Using Scaled Embedded Distances to Generate Metrics for ${R}^2$

M. Kapl, F. Aurenhammer, and B. Jüttler


We present a new class of metrics on $R^{2}$, which we call the scaled embedding-generated (SEG) metric. These metrics are defined with the help of a smooth one-to-one embedding of $R^{2}$ into $R^{m}$ and an additional scalar-valued function which is used to re-scale the distances. We describe a possible construction of an SEG metric which is based on the Gauß-Newton algorithm. More precisely, we show how to generate a spline embedding, which approximates a given distance graph on a finite set of points in $R^{2}$, in the sense of least squares.
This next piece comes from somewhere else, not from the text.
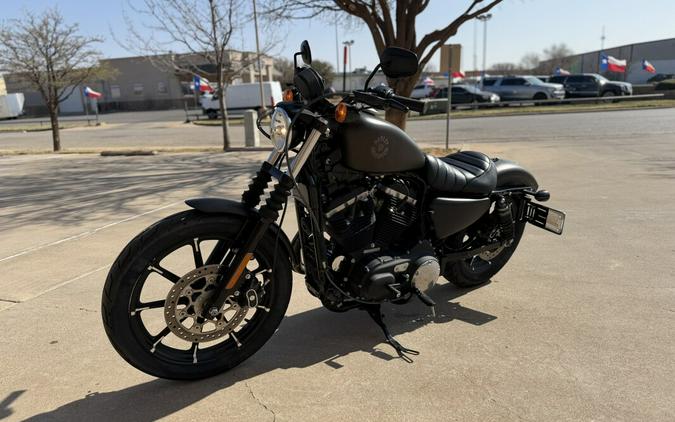 2021 Harley-Davidson® Iron 883™ River Rock Gray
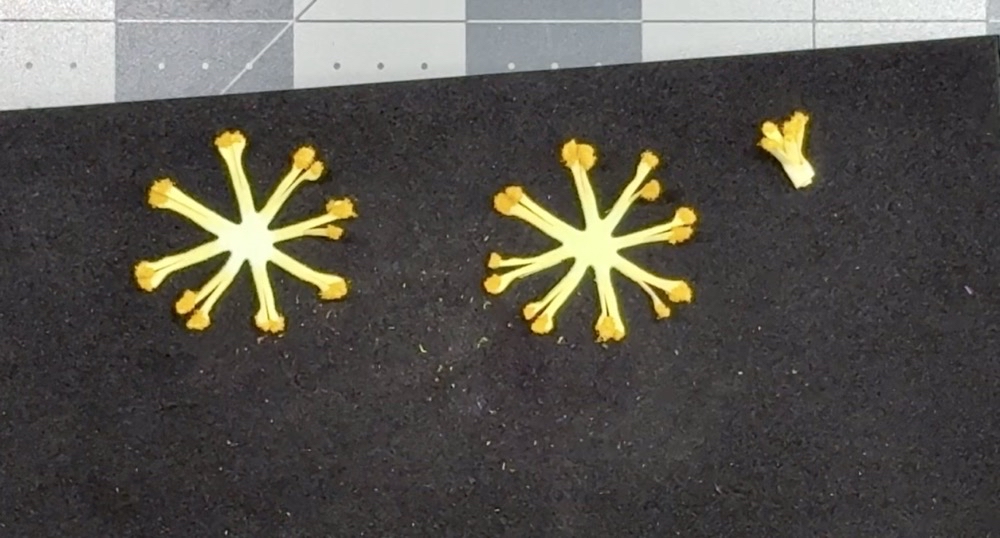 Screen shot showing the finished flower centers complete with Sunflower Symphony flower pollen for today’s Handmade Christmas Ornament with a Cardstock Flower project.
Distances are required to satisfy the generalized polygon inequality. The framework is used to define a new type of Voronoi diagram in $R^{2}$, which is possibly anisotropic as it allows for different distance functions for the sites. We explain a simple method to compute such Voronoi diagrams. Several examples of diagrams resulting from different SEG metrics are presented.

Reference: M. Kapl, F. Aurenhammer, and B. Jüttler. Using scaled embedded distances to generate metrics for ${R}^2$. In Proc. $14^{th}$ IMA Conference on Mathematics of Surfaces, Birmingham, England, 2013.